___ Supplied material ___
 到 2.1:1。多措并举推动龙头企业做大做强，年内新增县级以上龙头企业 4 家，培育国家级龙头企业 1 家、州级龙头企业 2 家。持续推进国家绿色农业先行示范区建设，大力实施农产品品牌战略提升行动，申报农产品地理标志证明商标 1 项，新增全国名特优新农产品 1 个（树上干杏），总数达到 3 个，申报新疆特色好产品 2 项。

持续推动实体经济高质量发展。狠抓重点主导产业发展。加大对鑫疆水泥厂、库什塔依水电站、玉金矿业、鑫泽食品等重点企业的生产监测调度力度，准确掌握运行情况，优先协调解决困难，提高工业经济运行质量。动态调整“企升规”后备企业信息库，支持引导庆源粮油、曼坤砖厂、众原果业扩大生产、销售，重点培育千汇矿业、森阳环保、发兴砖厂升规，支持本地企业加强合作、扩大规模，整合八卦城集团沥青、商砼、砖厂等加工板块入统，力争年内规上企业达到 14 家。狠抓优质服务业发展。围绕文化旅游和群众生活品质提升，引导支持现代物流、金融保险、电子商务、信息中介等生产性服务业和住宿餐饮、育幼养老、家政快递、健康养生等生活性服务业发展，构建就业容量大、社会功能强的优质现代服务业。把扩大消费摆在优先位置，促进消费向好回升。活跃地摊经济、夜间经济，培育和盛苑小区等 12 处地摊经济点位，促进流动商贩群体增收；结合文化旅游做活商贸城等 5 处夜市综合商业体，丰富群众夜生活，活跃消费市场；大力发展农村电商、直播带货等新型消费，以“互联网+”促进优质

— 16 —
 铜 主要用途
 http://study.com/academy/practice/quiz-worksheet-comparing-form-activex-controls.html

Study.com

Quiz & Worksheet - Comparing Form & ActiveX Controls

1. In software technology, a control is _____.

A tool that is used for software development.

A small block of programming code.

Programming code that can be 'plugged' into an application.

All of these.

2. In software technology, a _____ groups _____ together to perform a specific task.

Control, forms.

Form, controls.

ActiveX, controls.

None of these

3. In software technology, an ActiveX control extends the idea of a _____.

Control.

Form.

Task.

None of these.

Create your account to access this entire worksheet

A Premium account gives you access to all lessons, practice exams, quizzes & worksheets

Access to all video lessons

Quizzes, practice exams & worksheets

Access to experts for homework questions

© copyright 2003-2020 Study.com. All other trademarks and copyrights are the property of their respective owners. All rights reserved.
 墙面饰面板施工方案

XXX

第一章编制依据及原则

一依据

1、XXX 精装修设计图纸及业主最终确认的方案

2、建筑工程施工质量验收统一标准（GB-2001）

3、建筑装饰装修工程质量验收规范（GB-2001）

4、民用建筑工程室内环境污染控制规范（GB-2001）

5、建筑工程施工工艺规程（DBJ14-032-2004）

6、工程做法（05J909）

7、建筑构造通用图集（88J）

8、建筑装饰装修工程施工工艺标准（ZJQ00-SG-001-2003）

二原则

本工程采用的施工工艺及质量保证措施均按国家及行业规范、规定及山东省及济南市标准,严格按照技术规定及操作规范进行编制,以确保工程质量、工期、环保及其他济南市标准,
___
Action item: Give the data again in full, exactly.

Problem solution:
 到 2.1:1。多措并举推动龙头企业做大做强，年内新增县级以上龙头企业 4 家，培育国家级龙头企业 1 家、州级龙头企业 2 家。持续推进国家绿色农业先行示范区建设，大力实施农产品品牌战略提升行动，申报农产品地理标志证明商标 1 项，新增全国名特优新农产品 1 个（树上干杏），总数达到 3 个，申报新疆特色好产品 2 项。

持续推动实体经济高质量发展。狠抓重点主导产业发展。加大对鑫疆水泥厂、库什塔依水电站、玉金矿业、鑫泽食品等重点企业的生产监测调度力度，准确掌握运行情况，优先协调解决困难，提高工业经济运行质量。动态调整“企升规”后备企业信息库，支持引导庆源粮油、曼坤砖厂、众原果业扩大生产、销售，重点培育千汇矿业、森阳环保、发兴砖厂升规，支持本地企业加强合作、扩大规模，整合八卦城集团沥青、商砼、砖厂等加工板块入统，力争年内规上企业达到 14 家。狠抓优质服务业发展。围绕文化旅游和群众生活品质提升，引导支持现代物流、金融保险、电子商务、信息中介等生产性服务业和住宿餐饮、育幼养老、家政快递、健康养生等生活性服务业发展，构建就业容量大、社会功能强的优质现代服务业。把扩大消费摆在优先位置，促进消费向好回升。活跃地摊经济、夜间经济，培育和盛苑小区等 12 处地摊经济点位，促进流动商贩群体增收；结合文化旅游做活商贸城等 5 处夜市综合商业体，丰富群众夜生活，活跃消费市场；大力发展农村电商、直播带货等新型消费，以“互联网+”促进优质

— 16 —
 铜 主要用途
 http://study.com/academy/practice/quiz-worksheet-comparing-form-activex-controls.html

Study.com

Quiz & Worksheet - Comparing Form & ActiveX Controls

1. In software technology, a control is _____.

A tool that is used for software development.

A small block of programming code.

Programming code that can be 'plugged' into an application.

All of these.

2. In software technology, a _____ groups _____ together to perform a specific task.

Control, forms.

Form, controls.

ActiveX, controls.

None of these

3. In software technology, an ActiveX control extends the idea of a _____.

Control.

Form.

Task.

None of these.

Create your account to access this entire worksheet

A Premium account gives you access to all lessons, practice exams, quizzes & worksheets

Access to all video lessons

Quizzes, practice exams & worksheets

Access to experts for homework questions

© copyright 2003-2020 Study.com. All other trademarks and copyrights are the property of their respective owners. All rights reserved.
 墙面饰面板施工方案

XXX

第一章编制依据及原则

一依据

1、XXX 精装修设计图纸及业主最终确认的方案

2、建筑工程施工质量验收统一标准（GB-2001）

3、建筑装饰装修工程质量验收规范（GB-2001）

4、民用建筑工程室内环境污染控制规范（GB-2001）

5、建筑工程施工工艺规程（DBJ14-032-2004）

6、工程做法（05J909）

7、建筑构造通用图集（88J）

8、建筑装饰装修工程施工工艺标准（ZJQ00-SG-001-2003）

二原则

本工程采用的施工工艺及质量保证措施均按国家及行业规范、规定及山东省及济南市标准,严格按照技术规定及操作规范进行编制,以确保工程质量、工期、环保及其他济南市标准,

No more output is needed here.